What is needed: Give back exactly the lines of the material below that start at the line containing "73304 voiture miniature" and end at the line containing "Granlei dress GRANLEI", and no others.

Records supplied:
*** Begin section ***
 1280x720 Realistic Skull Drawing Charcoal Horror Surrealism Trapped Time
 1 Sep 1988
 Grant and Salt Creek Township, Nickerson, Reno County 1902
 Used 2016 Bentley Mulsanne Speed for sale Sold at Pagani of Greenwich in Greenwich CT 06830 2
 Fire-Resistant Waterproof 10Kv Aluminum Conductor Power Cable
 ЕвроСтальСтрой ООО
*** End section ***
*** Begin section ***
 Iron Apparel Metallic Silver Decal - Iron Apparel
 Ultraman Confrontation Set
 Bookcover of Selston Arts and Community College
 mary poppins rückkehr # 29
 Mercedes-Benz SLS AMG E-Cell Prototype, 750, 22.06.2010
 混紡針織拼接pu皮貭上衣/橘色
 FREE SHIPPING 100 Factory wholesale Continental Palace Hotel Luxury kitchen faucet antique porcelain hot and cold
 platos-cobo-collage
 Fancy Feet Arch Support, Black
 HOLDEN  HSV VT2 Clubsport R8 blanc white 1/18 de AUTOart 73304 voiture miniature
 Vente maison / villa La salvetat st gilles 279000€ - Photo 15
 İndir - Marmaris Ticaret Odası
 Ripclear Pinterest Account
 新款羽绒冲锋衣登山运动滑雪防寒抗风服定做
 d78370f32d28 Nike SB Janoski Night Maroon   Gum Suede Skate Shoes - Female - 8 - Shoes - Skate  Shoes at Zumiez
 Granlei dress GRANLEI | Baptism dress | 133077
*** End section ***
Expected output:
 HOLDEN  HSV VT2 Clubsport R8 blanc white 1/18 de AUTOart 73304 voiture miniature
 Vente maison / villa La salvetat st gilles 279000€ - Photo 15
 İndir - Marmaris Ticaret Odası
 Ripclear Pinterest Account
 新款羽绒冲锋衣登山运动滑雪防寒抗风服定做
 d78370f32d28 Nike SB Janoski Night Maroon   Gum Suede Skate Shoes - Female - 8 - Shoes - Skate  Shoes at Zumiez
 Granlei dress GRANLEI | Baptism dress | 133077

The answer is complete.